Selected extract:
Other Times; or, The Monks of Leadenhall
- Title page of original edition
- Author: Thomas Gaspey
- Language: English
- Genre: Historical Romance
- Publication date: April 1, 1823; 203 years ago
- Publication place: United Kingdom
- Media type: Print

= Other Times =

1823 British novel

Other Times, alternatively titled The Monks of Leadenhall, is an 1823 novel in three volumes by the British writer Thomas Gaspey. A work of historical fiction, the book intertwines fictional characters with historical events late in the reign of King Henry VIII of England, most notably the 1536 Pilgrimage of Grace. It is variously described as an allegory and an early Newgate novel, although its status as a member of the latter category is often disputed.

Gaspey covers topics which would prove to be defining issues in the 19th century, such as racial discrimination, colonialism, and religious freedom.

==Plot==

Volume one

After a preface on the difficulties of historical accuracy, Gaspey opens with three travelers trying to enter Canterbury Cathedral, having come from Continental Europe via Dover. The travelers are soon revealed to be the "Spanish" Ferdinand, his sister Mariana, and their English guide Edmund. It is revealed that the crowds of people assembled at Canterbury are present for the 'translation day' of Saint Thomas Becket, a historical figure martyred in Canterbury Cathedral in the 12th century.

Data supplied:

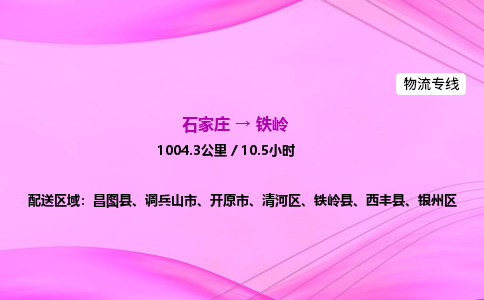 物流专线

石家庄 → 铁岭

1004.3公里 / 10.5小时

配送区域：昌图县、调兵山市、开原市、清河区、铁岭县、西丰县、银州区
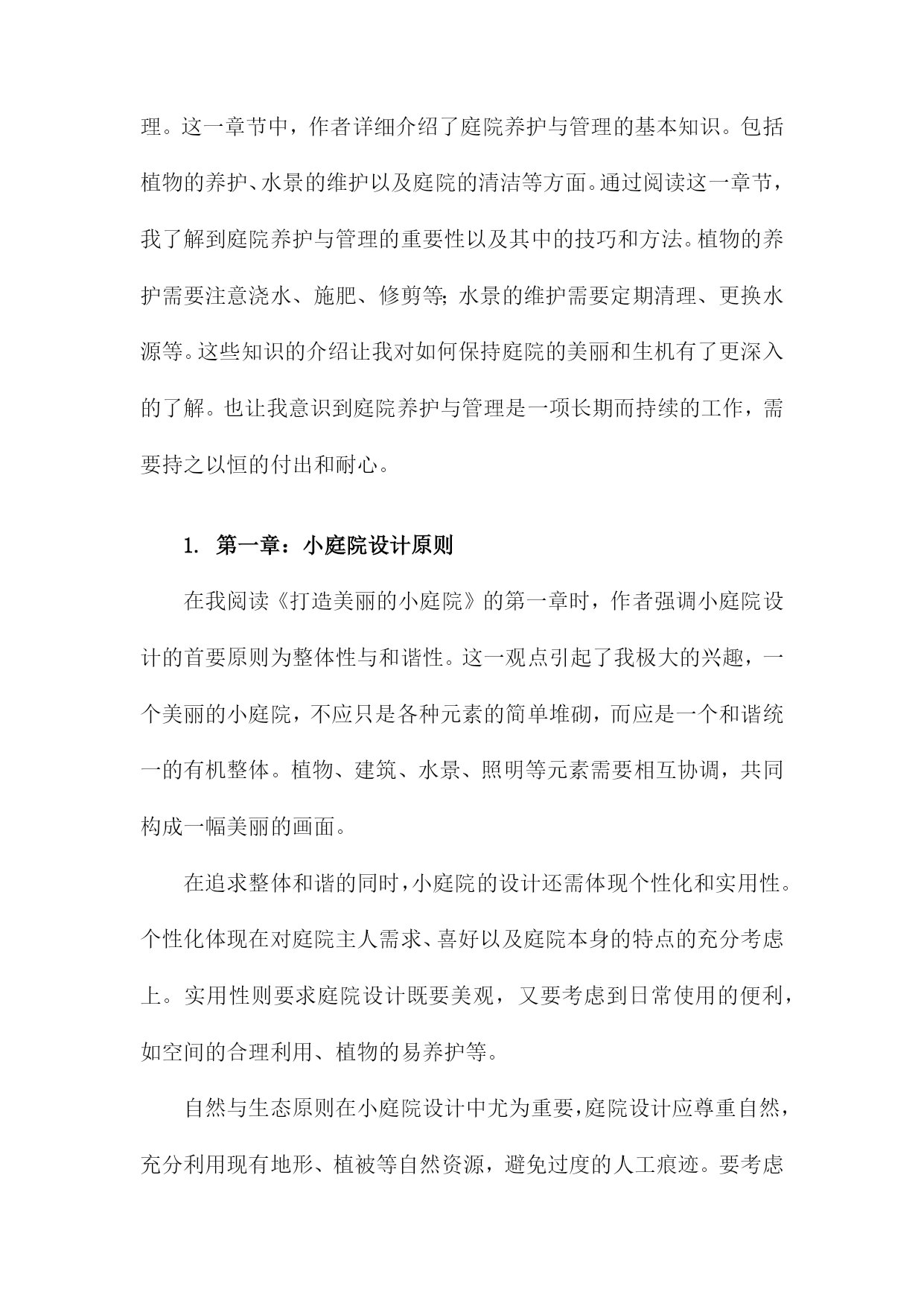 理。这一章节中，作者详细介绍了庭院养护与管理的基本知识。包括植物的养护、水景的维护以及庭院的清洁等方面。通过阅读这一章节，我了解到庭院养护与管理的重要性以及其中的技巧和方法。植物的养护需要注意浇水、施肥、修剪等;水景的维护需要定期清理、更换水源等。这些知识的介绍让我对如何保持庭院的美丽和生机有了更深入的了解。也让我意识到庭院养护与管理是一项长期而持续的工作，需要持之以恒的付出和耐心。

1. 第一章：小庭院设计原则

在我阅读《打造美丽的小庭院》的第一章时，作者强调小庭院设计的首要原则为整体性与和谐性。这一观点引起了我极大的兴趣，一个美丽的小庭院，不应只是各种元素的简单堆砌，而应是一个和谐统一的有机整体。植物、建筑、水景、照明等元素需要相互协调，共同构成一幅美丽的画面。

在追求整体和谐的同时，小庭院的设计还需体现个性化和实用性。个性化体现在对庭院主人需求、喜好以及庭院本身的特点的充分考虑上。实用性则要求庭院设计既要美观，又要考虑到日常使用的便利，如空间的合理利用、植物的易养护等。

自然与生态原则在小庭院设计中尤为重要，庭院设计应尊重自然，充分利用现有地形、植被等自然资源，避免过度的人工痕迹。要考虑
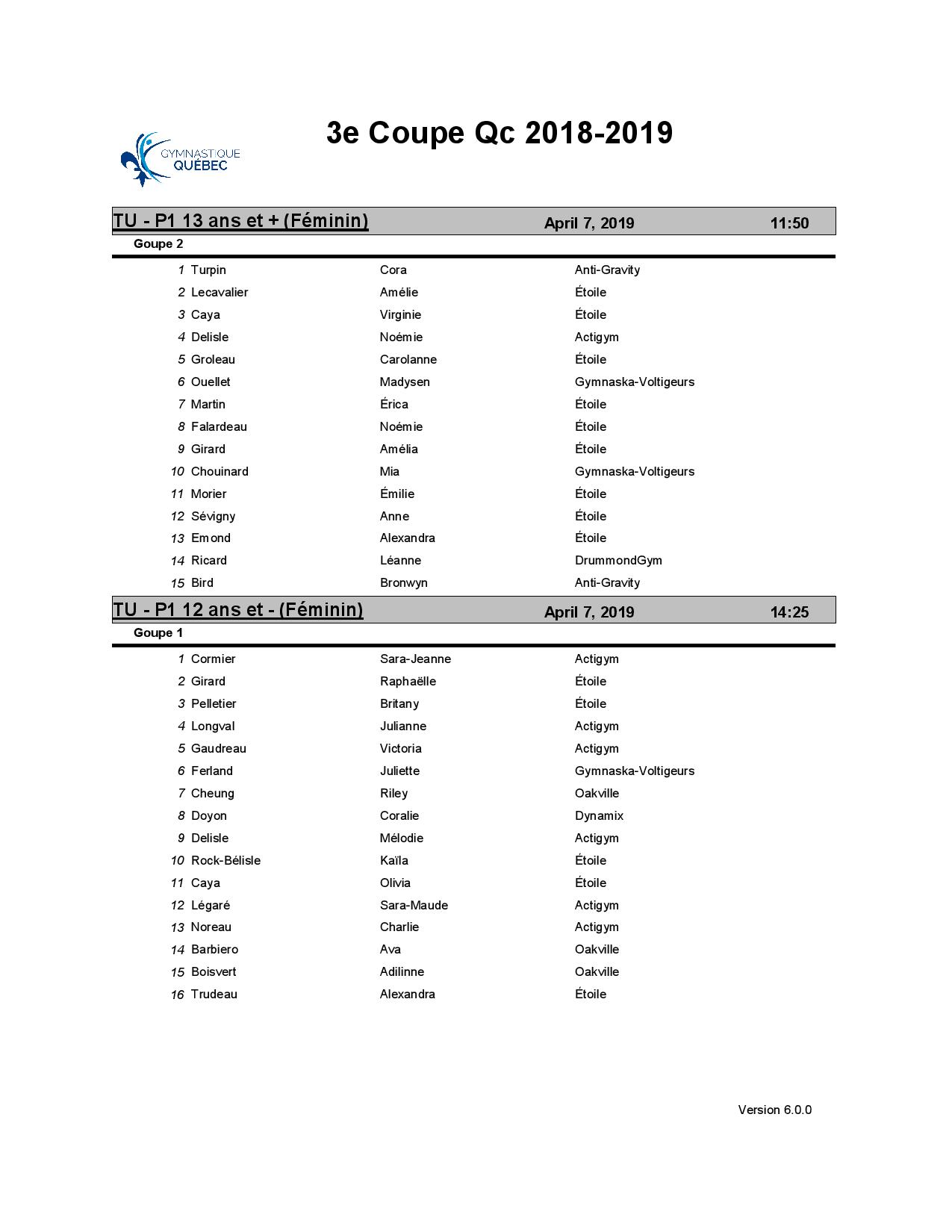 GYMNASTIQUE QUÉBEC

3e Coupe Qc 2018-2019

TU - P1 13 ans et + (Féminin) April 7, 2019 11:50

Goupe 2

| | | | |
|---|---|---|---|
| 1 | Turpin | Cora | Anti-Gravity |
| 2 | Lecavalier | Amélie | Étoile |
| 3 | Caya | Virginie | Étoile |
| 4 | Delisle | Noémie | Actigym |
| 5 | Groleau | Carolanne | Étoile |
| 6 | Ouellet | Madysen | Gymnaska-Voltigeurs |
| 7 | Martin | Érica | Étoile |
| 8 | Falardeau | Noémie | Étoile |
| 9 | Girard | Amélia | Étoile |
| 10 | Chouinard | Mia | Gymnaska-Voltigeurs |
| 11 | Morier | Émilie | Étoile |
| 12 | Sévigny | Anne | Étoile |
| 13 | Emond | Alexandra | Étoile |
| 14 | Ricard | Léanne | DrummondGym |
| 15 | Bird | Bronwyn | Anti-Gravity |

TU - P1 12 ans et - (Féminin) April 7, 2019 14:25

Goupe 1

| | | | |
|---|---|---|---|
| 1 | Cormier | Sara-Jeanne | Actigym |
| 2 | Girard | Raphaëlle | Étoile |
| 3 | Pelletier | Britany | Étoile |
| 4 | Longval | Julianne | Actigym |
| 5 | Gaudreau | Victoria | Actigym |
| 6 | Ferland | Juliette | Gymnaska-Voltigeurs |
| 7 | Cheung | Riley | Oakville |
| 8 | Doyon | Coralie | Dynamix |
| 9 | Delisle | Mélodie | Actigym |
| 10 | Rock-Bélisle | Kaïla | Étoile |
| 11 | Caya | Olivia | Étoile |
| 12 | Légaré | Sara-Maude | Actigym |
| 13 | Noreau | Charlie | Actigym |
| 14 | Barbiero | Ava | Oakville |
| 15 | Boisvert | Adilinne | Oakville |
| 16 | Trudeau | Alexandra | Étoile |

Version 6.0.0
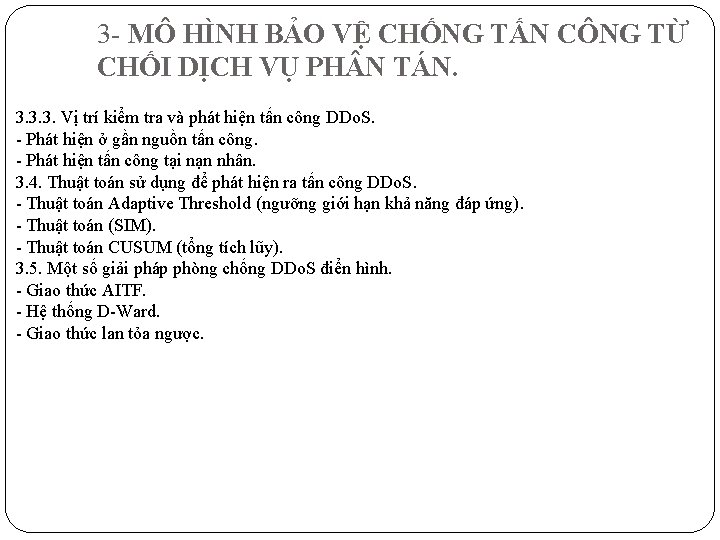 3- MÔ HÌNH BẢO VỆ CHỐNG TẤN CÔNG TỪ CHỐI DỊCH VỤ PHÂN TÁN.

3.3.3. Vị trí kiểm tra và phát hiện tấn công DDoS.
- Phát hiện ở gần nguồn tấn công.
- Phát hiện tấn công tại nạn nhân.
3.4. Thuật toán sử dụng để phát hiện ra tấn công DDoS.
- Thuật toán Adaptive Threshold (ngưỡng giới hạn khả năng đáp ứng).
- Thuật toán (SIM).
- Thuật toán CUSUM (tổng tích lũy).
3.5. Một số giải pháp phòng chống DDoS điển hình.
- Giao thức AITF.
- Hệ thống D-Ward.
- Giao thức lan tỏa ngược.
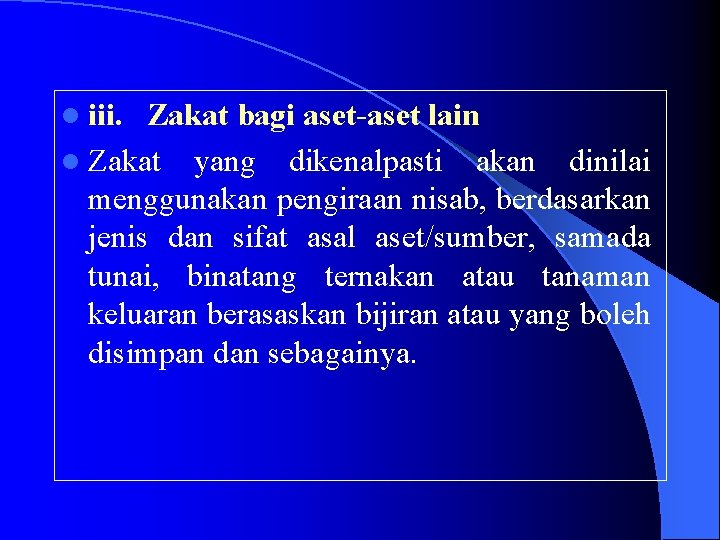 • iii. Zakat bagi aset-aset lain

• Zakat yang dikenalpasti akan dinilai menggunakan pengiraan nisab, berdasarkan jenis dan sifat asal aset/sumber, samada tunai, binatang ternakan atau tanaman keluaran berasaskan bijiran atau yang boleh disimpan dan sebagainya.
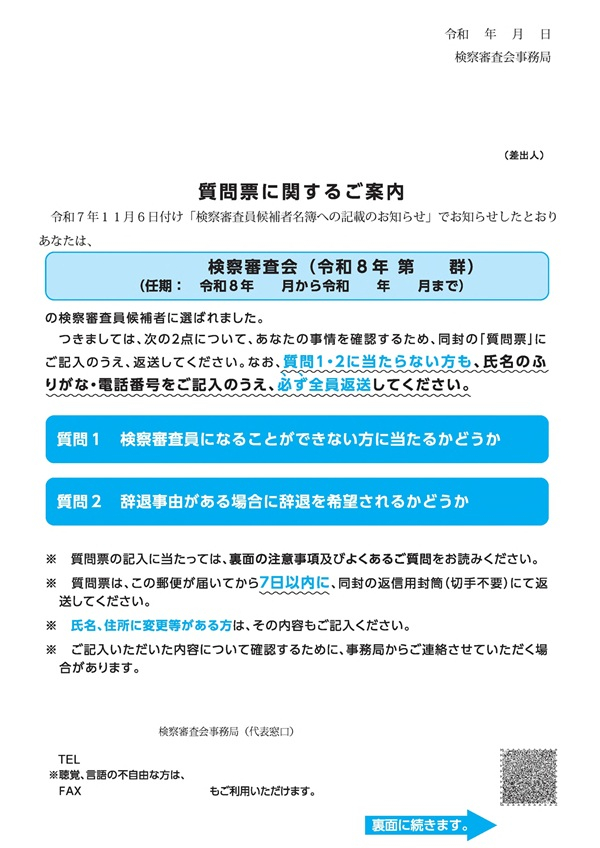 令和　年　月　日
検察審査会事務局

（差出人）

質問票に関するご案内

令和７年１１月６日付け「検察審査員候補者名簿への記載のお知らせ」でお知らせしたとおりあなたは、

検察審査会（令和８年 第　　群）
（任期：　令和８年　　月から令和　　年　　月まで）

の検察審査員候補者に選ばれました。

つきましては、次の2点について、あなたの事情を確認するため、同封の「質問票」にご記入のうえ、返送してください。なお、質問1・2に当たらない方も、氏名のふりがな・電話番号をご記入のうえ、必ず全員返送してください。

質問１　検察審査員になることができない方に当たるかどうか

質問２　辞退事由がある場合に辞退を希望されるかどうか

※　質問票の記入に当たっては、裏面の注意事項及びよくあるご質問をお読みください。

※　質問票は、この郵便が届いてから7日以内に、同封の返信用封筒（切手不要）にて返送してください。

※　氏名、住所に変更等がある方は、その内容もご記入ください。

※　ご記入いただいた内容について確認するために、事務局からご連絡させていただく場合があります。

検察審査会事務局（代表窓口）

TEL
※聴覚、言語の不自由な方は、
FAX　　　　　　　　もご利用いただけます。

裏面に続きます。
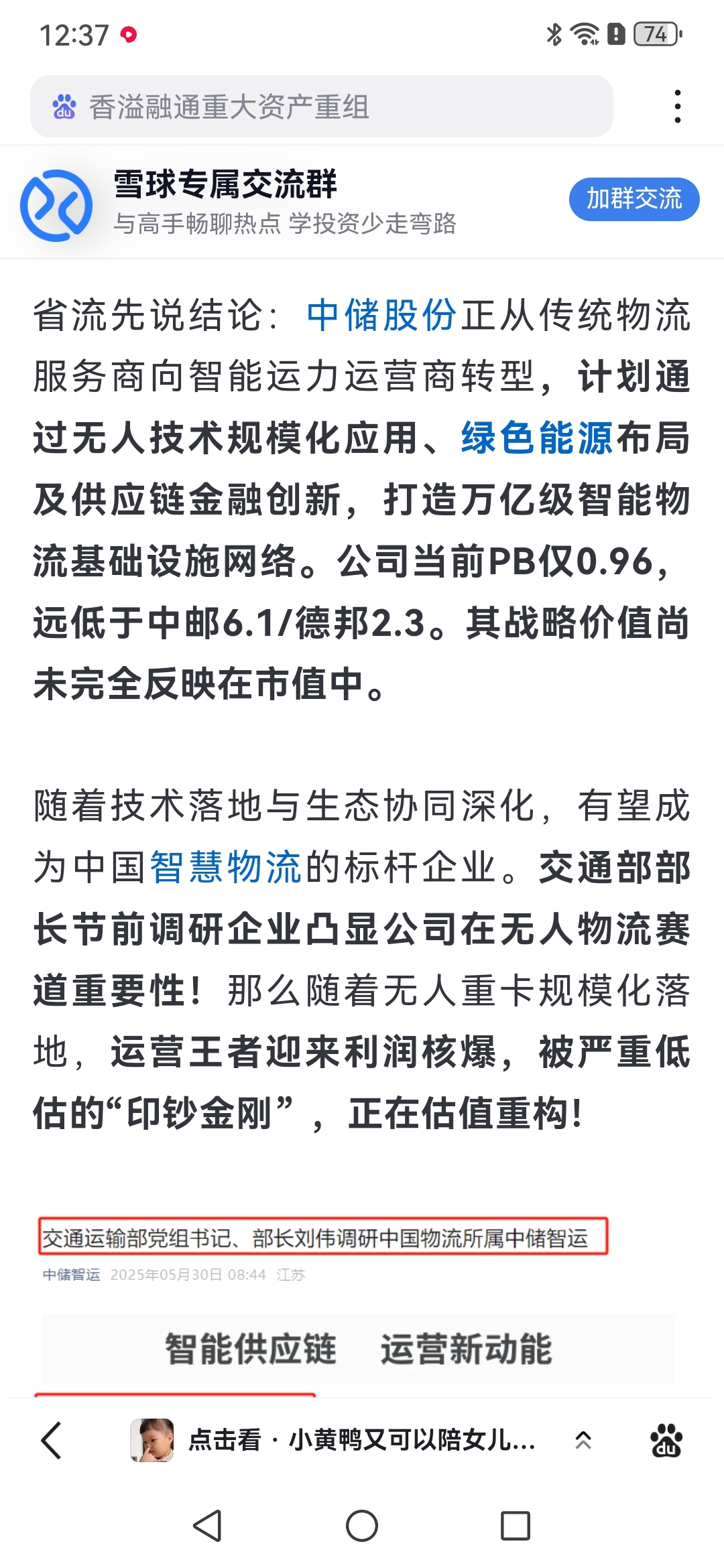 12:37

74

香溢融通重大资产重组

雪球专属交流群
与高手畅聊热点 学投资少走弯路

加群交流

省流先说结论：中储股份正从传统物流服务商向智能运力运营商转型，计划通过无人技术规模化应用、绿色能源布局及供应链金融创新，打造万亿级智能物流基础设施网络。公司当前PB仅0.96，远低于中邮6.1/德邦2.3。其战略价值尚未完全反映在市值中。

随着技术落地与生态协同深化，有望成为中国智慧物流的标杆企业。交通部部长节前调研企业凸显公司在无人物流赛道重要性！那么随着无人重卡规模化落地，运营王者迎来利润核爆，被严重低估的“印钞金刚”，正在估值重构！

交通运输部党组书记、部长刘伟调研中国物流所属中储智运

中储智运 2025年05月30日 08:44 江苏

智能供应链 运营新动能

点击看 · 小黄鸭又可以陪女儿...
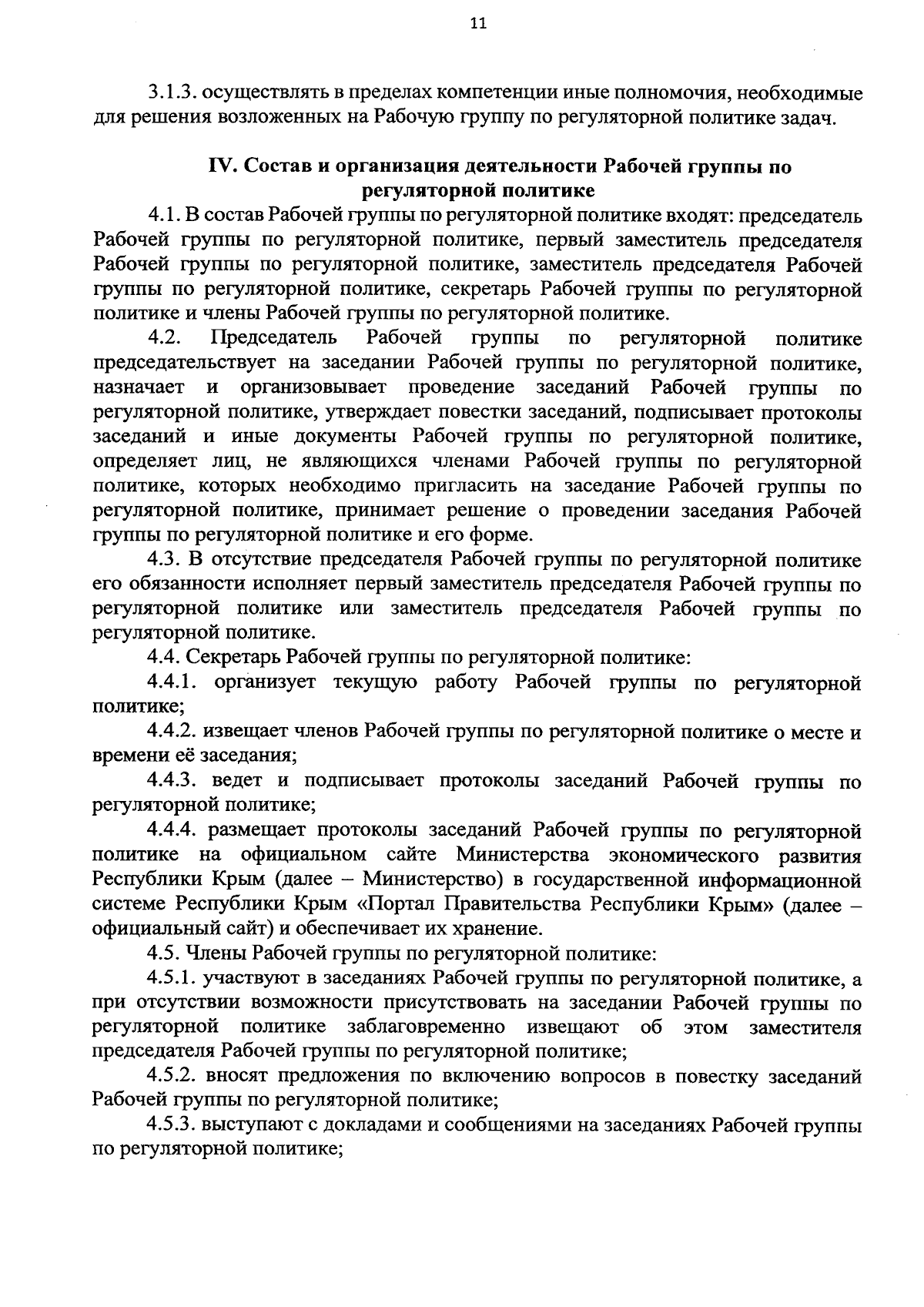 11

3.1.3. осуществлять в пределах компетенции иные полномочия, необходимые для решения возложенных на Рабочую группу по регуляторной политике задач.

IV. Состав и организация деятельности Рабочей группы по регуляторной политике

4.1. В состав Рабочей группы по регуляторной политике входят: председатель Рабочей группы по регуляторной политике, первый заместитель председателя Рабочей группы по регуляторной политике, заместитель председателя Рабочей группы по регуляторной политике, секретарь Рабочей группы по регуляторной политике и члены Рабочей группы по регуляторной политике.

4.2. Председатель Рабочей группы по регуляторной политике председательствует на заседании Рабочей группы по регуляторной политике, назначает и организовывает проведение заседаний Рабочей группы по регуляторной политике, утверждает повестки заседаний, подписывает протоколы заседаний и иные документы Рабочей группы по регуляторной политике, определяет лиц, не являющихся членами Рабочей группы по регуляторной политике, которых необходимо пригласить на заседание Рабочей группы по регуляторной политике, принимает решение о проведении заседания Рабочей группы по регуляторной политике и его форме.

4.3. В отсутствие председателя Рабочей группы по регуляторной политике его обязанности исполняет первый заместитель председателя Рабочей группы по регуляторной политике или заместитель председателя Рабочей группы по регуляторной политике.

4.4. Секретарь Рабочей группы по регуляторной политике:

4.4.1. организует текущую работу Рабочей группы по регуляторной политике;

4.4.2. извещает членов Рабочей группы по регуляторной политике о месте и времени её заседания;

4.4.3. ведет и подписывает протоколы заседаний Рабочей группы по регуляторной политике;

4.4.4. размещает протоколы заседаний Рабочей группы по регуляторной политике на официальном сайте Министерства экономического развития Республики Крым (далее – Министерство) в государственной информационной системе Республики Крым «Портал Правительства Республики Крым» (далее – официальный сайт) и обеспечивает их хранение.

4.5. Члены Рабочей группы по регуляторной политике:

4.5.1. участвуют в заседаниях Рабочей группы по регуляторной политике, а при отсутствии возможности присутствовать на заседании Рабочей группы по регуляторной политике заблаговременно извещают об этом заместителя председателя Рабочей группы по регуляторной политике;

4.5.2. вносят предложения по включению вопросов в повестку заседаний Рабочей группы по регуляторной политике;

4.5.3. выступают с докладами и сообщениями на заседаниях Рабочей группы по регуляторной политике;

Problem statement: Resume the article on the novel Other Times, picking up the plot summary after its last sentence. The items above have no connection to the article on the novel Other Times.

Output of the task:
The three encounter a drunken festival of people led by Nicholas Bray, former jester of the former royal almoner Cardinal Thomas Wolsey. Lord Erpingham, Edmund's employer, arranges for him to marry the noble lady Elinor, but he falls in love with Mariana. Mariana is variously described as being "Spanish" and "South American", which in 1823 would have meant she was probably of Mexican origin. Edmund is soon relieved when his fiancée elopes.

Nonetheless, Ferdinand decides to enter Mariana into a convent. Desperate to be near to her, Edmund enters the monastery of Leadenhall, presided over by Abbott Egbert, which is connected by tunnels to the convent. Edmund thrives in the monastery but nonetheless decides to escape due to discovering Egbert attempting to bury in secret the child of a nun and monk. He is captured at the end of the first volume.

Volume two

Gaspey reminds the reader of Edmund's imprisonment, before shifting focus to Clifford, a criminal friend of Edmund. He is trying to emigrate with Elinor, Edmund's former fiancée, to the New World. Edmund tries to escape from prison but repeatedly fails. With help, he is finally able to escape due to chaos outside the monastery. Egbert tries to convince Mariana to become his mistress but is refused. Egburt tries to rape her in full view of the crowd but is stopped by the monks and Mariana escapes.

Lord Erpingham, who has thus far employed Ferdinand, is reproached by him, and soon discovers that Ferdinand and Mariana are his children. Ferdinand tries to kill him, but stumbles back.

Volume three

Gaspey recapitulates the events at the end of the second volume, before Edmund meets Bray and tells him of the events at the convent. Edmund rushes to Ferdinand to tell him of the events, but interrupts Ferdinand's attempt to murder Erpingham. This interruption allows Erpingham to explain his side of the story, allowing him to reconcile with Ferdinand.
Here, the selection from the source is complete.